For scientists it is the first meaning, where deliberate processes are followed and something original has been designed or discovered, which is most accurate. That is to say, simply doing an Internet search for the term ‘what is global warming’, and reading a few websites on the topic, does not alone constitute research in the academic sense. This approach lacks process, and analysis, and does not contribute anything unique. A scholar, on the other hand, would perhaps begin answering the same question by narrowing the search to trusted sources, collecting a large set of relevant information, analyzing and synthesizing, then finally creating a new definition based on justifiable criteria. This approach is not necessarily limited to the sciences, but it is on scientific research that we will focus.

Scientific research in the twenty-first century, particularly in the so-called developed world, is based on the scientific tradition of Europe in the seventeenth century (Ziman, 1978, p.110). The work of 'natural philosophers' such as Galileo, Newton, Kepler, Bacon, Descartes and many others include not only what have become the fundamental principles of modern science, but contributed enormously to the ascendancy of the scientific method as we know it today. Challenging long held beliefs about the universe required that conclusions be drawn from observable and reproducible evidence obtained through systematic processes.
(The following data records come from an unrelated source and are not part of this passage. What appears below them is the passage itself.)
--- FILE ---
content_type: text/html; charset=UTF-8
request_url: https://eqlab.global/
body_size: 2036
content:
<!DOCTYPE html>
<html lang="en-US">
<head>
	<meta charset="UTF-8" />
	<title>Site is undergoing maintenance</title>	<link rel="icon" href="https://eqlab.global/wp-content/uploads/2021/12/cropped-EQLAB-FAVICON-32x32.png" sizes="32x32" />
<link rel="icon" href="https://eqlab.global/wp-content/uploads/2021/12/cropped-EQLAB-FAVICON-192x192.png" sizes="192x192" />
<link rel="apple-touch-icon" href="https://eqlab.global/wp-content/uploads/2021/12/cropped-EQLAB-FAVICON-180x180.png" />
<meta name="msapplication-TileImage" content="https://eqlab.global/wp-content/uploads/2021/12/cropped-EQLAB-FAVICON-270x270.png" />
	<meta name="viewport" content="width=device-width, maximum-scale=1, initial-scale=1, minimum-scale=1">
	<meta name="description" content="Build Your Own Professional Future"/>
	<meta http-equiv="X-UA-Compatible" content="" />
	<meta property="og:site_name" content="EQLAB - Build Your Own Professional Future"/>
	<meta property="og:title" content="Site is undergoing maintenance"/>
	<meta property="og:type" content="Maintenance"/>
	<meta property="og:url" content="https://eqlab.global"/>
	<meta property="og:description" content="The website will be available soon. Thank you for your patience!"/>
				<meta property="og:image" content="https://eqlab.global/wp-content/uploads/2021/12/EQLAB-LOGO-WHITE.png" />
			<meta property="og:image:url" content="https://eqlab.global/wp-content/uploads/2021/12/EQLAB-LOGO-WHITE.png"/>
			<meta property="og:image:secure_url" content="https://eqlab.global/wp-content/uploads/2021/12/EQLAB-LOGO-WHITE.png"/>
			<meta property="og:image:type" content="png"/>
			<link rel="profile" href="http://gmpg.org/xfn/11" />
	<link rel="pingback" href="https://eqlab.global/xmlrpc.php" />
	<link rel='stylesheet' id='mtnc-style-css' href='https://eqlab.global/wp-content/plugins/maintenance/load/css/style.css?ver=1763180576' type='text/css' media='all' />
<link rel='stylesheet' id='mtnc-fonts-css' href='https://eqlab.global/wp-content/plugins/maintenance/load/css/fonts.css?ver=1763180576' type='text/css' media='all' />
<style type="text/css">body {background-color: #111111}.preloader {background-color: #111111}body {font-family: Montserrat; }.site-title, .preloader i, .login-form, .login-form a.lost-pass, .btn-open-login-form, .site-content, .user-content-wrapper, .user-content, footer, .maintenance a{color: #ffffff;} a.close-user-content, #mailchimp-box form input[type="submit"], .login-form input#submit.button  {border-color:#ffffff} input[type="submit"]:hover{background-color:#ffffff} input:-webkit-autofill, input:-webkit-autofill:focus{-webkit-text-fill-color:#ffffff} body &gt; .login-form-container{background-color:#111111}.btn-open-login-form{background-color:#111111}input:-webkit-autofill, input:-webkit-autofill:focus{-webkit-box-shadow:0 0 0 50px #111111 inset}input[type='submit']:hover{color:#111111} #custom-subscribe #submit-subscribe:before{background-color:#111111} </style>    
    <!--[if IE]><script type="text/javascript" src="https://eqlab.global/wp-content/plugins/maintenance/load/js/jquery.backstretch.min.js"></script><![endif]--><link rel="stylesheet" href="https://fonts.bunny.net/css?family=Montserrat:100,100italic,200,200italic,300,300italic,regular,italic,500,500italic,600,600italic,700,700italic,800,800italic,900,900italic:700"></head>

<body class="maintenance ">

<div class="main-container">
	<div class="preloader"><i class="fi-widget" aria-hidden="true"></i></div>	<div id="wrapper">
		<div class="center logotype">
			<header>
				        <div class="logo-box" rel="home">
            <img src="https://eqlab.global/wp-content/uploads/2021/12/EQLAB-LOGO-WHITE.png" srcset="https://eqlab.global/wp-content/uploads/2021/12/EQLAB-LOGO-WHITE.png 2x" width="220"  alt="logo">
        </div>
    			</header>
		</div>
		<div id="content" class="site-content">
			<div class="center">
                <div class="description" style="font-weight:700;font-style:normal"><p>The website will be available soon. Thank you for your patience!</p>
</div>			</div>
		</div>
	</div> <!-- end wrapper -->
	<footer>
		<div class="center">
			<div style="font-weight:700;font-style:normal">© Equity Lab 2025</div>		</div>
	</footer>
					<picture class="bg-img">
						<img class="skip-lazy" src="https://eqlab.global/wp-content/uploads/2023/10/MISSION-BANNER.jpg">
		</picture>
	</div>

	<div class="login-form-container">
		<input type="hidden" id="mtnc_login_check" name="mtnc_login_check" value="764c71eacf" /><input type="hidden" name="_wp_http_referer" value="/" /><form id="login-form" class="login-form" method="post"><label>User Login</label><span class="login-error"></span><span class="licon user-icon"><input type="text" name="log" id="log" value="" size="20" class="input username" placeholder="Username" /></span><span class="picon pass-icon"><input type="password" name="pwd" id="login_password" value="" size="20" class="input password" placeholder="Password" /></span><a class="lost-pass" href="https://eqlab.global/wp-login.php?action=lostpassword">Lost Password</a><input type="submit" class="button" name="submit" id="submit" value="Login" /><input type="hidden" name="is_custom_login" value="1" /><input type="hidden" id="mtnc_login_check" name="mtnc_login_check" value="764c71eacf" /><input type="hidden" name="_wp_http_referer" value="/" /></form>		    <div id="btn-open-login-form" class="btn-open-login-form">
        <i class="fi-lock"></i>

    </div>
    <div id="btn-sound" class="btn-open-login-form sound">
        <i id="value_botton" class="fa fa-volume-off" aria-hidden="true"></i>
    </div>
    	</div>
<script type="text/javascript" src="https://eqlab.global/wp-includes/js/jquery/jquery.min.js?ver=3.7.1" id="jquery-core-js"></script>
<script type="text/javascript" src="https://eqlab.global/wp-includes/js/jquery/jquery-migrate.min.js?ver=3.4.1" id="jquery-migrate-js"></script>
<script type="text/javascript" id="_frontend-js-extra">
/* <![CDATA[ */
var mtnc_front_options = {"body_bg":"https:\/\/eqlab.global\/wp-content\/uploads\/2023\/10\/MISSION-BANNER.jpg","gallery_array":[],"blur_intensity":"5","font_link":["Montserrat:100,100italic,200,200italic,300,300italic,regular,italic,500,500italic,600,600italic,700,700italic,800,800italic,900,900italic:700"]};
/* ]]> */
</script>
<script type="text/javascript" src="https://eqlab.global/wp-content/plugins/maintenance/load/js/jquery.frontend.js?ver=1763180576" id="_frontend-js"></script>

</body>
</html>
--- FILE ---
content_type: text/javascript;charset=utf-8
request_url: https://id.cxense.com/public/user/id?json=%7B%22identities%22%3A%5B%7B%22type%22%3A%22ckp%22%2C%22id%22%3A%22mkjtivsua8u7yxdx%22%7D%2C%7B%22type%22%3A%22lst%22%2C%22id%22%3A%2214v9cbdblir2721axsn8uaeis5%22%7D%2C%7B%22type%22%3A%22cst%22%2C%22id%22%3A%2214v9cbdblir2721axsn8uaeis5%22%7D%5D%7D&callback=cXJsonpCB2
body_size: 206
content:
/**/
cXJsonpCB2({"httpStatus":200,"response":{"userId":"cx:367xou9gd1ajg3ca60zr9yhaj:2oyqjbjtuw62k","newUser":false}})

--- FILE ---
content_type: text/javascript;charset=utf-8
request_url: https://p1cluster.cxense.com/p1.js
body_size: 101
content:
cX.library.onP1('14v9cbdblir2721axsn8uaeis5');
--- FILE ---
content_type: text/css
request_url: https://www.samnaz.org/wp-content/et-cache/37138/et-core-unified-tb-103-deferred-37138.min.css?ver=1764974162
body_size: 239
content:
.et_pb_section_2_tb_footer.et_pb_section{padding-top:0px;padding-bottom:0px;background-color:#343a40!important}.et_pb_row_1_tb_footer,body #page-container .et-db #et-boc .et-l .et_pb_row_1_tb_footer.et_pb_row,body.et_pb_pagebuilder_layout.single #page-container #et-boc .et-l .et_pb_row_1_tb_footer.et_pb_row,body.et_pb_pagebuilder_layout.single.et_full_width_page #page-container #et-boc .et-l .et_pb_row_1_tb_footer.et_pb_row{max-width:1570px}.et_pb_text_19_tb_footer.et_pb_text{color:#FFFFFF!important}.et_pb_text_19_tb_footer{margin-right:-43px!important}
In order for conclusions to be accepted as fact, it was also necessary to share scientific work with other members of the community. This social aspect, whereby results are shared, reviewed, and criticized by fellow members of the academic community is another special characteristic of modern science (Ziman, 1978, p.110). The standard method for dissemination of research results across the academic community has become the academic or scientific journal.